#### Given entries

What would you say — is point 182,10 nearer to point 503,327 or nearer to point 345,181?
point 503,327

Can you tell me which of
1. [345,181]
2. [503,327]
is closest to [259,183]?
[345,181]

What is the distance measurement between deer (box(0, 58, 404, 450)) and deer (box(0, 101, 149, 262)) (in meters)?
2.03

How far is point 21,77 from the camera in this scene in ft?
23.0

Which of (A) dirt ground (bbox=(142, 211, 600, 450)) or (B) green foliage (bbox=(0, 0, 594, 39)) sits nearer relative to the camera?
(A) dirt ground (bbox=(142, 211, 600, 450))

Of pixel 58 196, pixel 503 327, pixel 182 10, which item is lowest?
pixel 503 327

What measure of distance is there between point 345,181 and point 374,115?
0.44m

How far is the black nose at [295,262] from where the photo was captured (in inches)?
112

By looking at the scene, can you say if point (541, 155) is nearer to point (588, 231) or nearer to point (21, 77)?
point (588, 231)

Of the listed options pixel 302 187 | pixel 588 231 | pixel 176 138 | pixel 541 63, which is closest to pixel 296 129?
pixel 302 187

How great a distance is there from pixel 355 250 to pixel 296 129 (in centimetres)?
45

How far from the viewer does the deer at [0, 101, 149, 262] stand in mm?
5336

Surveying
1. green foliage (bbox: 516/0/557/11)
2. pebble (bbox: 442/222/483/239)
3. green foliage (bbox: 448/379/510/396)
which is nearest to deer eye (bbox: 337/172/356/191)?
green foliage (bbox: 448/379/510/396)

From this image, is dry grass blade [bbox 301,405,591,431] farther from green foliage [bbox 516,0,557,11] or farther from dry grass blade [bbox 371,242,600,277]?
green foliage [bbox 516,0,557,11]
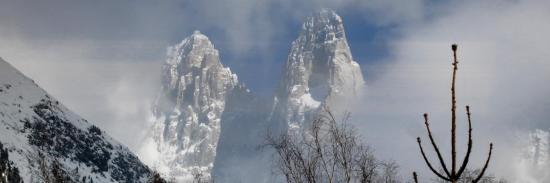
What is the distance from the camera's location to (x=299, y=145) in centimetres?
2517

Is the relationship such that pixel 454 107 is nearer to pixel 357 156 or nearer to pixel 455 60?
pixel 455 60

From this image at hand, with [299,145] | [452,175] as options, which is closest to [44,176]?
[299,145]

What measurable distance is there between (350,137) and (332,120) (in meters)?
0.93

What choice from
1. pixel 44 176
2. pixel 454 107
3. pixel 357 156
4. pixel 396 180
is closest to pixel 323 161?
pixel 357 156

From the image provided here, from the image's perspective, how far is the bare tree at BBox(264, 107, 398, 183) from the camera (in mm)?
23297

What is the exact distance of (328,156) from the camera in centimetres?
2428

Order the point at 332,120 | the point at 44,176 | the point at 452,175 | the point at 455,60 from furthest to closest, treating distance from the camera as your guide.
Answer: the point at 44,176 < the point at 332,120 < the point at 452,175 < the point at 455,60

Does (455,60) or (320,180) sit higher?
(320,180)

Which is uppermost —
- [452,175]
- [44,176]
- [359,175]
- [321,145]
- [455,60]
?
[44,176]

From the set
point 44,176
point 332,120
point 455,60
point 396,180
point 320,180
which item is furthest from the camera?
point 44,176

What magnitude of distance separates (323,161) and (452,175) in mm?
17427

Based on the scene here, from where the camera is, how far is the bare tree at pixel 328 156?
23297 mm

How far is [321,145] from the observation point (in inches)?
977

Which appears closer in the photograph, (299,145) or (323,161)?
(323,161)
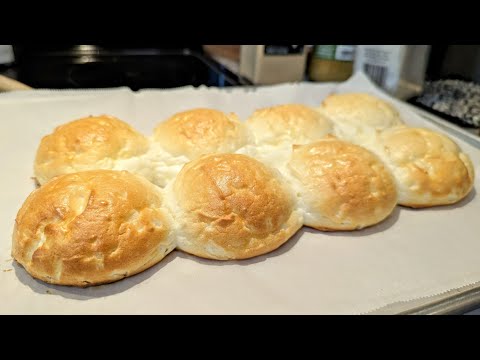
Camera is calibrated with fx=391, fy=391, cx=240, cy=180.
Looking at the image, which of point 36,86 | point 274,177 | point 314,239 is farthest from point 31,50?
point 314,239

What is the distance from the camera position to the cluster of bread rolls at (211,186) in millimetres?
927

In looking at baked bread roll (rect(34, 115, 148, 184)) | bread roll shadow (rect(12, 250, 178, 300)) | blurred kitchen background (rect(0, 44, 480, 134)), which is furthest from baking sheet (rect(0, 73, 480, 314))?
blurred kitchen background (rect(0, 44, 480, 134))

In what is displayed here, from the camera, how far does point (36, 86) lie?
1.97 m

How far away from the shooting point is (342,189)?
1.13 m

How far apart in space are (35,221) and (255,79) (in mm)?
1451

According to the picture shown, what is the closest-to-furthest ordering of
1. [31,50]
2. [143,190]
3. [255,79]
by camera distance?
1. [143,190]
2. [255,79]
3. [31,50]

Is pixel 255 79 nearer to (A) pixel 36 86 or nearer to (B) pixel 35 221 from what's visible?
(A) pixel 36 86

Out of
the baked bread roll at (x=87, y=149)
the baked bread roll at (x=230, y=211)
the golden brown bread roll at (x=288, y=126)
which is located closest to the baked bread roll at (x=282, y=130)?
the golden brown bread roll at (x=288, y=126)

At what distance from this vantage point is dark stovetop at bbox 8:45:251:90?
2.06 m

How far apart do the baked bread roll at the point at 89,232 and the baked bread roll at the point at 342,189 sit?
416 mm

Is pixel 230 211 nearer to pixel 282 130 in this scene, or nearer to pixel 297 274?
pixel 297 274

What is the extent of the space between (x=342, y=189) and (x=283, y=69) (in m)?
1.16

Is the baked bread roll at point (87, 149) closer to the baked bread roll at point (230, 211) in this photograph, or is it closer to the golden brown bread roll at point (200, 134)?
the golden brown bread roll at point (200, 134)
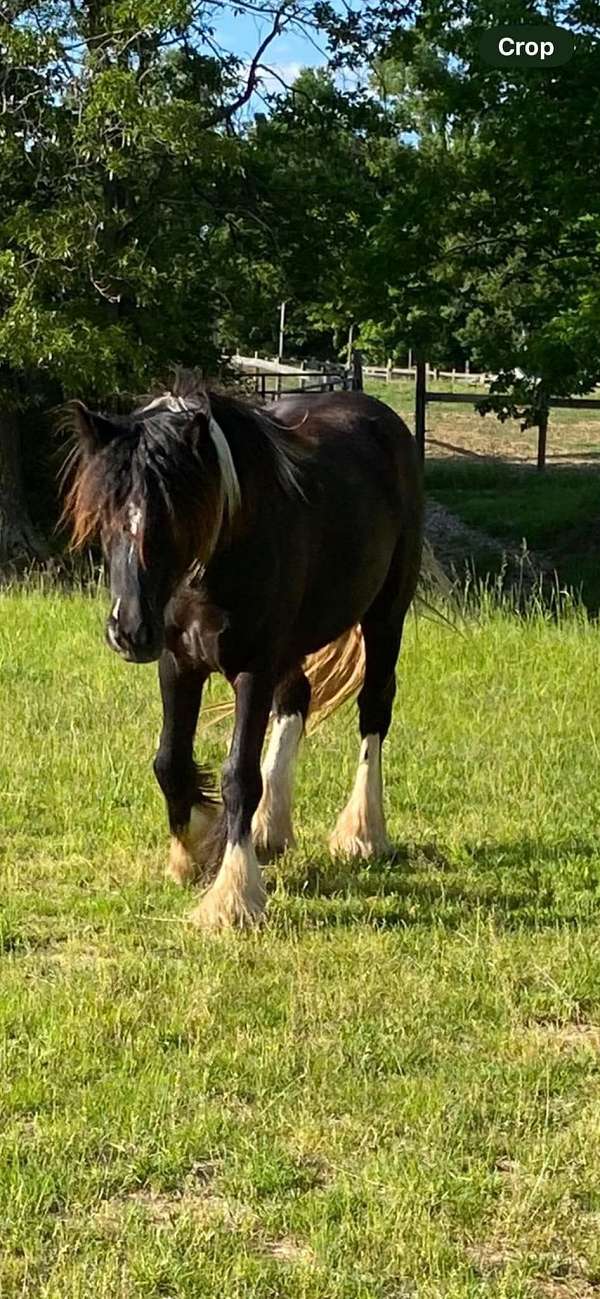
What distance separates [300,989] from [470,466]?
22.0 metres

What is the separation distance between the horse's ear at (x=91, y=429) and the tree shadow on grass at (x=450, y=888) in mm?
1534

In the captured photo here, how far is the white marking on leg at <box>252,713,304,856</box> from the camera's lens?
16.2ft

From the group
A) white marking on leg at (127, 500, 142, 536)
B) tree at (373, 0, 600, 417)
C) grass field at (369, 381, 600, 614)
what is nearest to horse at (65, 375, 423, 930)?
white marking on leg at (127, 500, 142, 536)

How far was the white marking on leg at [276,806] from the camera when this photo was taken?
495 centimetres

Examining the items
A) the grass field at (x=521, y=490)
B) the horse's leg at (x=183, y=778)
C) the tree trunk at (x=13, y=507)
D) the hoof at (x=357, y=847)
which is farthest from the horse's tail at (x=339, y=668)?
the tree trunk at (x=13, y=507)

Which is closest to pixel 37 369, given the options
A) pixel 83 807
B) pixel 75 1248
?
pixel 83 807

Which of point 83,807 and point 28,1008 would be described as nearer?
point 28,1008

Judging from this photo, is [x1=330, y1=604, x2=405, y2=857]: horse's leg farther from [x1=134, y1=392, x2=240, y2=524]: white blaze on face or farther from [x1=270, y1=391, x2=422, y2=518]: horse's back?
[x1=134, y1=392, x2=240, y2=524]: white blaze on face

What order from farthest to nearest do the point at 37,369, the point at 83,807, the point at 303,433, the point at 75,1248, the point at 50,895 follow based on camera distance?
1. the point at 37,369
2. the point at 83,807
3. the point at 303,433
4. the point at 50,895
5. the point at 75,1248

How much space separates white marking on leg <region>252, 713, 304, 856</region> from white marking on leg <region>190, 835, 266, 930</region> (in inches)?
25.4

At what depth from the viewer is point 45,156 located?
14.7 m

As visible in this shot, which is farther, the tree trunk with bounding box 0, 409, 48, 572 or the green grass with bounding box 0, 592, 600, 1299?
the tree trunk with bounding box 0, 409, 48, 572

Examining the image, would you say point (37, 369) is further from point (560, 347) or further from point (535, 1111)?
point (535, 1111)

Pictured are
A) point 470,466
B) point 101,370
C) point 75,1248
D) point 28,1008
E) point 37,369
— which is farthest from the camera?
point 470,466
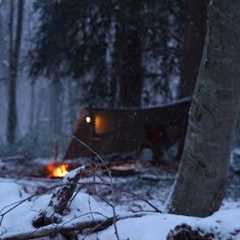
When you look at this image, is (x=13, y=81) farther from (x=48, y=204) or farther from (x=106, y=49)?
(x=48, y=204)

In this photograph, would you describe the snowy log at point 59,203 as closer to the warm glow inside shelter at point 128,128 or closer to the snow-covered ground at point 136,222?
the snow-covered ground at point 136,222

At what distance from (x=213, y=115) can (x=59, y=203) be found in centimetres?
149

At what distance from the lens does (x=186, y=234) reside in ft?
11.9

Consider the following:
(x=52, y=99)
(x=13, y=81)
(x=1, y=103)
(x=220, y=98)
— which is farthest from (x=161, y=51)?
(x=1, y=103)

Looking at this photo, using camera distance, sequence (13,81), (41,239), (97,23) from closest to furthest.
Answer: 1. (41,239)
2. (97,23)
3. (13,81)

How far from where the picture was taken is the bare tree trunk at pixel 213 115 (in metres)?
4.85

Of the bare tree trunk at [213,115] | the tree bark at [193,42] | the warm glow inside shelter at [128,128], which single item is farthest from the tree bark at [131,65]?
the bare tree trunk at [213,115]

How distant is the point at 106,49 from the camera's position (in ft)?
65.0

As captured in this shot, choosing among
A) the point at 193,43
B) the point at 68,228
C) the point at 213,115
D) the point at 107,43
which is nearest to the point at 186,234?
the point at 68,228

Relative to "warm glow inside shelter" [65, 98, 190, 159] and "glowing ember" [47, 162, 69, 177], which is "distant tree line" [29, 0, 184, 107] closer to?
"warm glow inside shelter" [65, 98, 190, 159]

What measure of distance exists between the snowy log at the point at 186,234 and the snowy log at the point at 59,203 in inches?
34.6

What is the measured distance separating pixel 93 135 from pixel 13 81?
11160mm

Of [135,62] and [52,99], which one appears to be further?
[52,99]

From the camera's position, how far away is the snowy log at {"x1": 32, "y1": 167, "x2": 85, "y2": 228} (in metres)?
4.12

########

● Directive:
Starting with the line containing "107] closer to?" and continuing through the last of the entries, rewrite those lines with every "snowy log" changed to "fallen log" and nothing else altered.

● Task output:
Relative to "warm glow inside shelter" [65, 98, 190, 159] and "glowing ember" [47, 162, 69, 177], which is "distant tree line" [29, 0, 184, 107] closer to?
"warm glow inside shelter" [65, 98, 190, 159]

What measure of distance exists between the fallen log at the point at 186,234 and the fallen log at the point at 59,203 in inches?
34.6

What is the measured distance separating pixel 93 135 from pixel 13 81?
11160mm

Of [135,62] and [52,99], which one appears to be further?
[52,99]

From the camera's position, how far away is the fallen log at {"x1": 32, "y1": 167, "x2": 85, "y2": 228} (in metres)?
4.12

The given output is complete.